OSMAN NEVRES
Osman Nevres Efendi, 19.Yüzyıl Osmanlı sahası divan şiiri temsilcilerinden ve “Encümen-i Şuara ( Şairler Encümeni )” şairlerinden biridir. olan Osman Nevres, 1820 veya 1821 yılında Sakız’da doğmuştur. [1]
OSMAN NEVRES’İN DİVANI
DivanI Nevres’in çok sayıda şiirlerinden oluşan br divanı vardır. Osman Nevres’in Dîvân’ı ile beraber tespit edilebilmiş sekiz eseri vardır. Uzun yıllar Badat, Irak, Hicaz, Şumnu, Diyarbakır, İstanbul gibi muhtelif yerlerde vazife yapmış; buralarda yaşadığı sıkıntıları Dîvân’ında ve bazı eserlerinde dile getirmiştir.[2] Divanındaki şiirlerinden anlaşıldığına göre şairin sade sıcak içten bir dili vardır. Ömrünün gurbetlerde geçmesi onun gurbet ve vatan şairi olmasına da vesile olmuş, Namık Kemal ile çatışmaları ve tartışmaları edebiyat tarihimizde yer almıştır.

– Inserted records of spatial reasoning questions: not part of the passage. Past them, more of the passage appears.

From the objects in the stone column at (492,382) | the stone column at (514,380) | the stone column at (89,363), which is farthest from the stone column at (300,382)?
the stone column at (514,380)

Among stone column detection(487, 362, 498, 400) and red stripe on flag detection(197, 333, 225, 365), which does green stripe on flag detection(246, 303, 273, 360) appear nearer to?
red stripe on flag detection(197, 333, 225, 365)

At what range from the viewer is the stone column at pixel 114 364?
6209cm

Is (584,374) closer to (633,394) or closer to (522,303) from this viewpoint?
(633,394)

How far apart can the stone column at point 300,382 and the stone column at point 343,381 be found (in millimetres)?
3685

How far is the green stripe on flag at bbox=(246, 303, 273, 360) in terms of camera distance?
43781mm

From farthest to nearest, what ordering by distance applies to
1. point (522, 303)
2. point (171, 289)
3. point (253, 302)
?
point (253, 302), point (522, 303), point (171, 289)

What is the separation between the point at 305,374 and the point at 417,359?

Osman Nevres ’in divanı eski harflerle İstanbul da basılmıştır. Divanın ilk baskısı budur. Osman Nevres, Divan, İstanbul 1290 [3] Daha sonra ise günümüz harfleri ile divanı Osman Nevres’in divanı Bayram Ali Kaya tarafından incelenmiş ve Osman Nevres ve Divanı / İnceleme- Metin adıyla 2010 yılında Ankara’da bastırılmıştır.
Çok sayıda gazel yazmış olan Nevres, Vasfi Mahir Kocatürk ’ün görüşlerinin aksini ispat edecekmiş gibi çok şöhret bulmuştur. Irak Türkleri arasında büyük bir şöhrete ulaşmış olan Nevres’in bazı gazelleri bu havâlide uzun hava tarzında okunur. Bâzı şiirleri de Kerkük’te tenzîle (İlâhî) formunda bestelenerek, tekke muhitinde hâlen icrâ edilmektedir. [4]Tanbûrî Ali Efendi tarafından hüseynî makâmında yürük-semâî olarak bestelenen, “Senden bilirim yok bana bir fâide ey gül” ile “Kâr etmez âhım sen gülizâre” gibi şarkıları bugün bile zevkle dinlenilmektedir. Ziya Paşa ’nın dostluğunu kazanan ve Ziya Paşa tarafından korunan şâirin divanı da yine onun marifetiyle bastırılmıştır. Namık Kemal’le aralarında bir münâkaşa meydana gelmiş, bu münakaşa daha sonra bir düşmanlık şekline dönüşerek, şâirin ölümüne kadar devam etmiştir. [5]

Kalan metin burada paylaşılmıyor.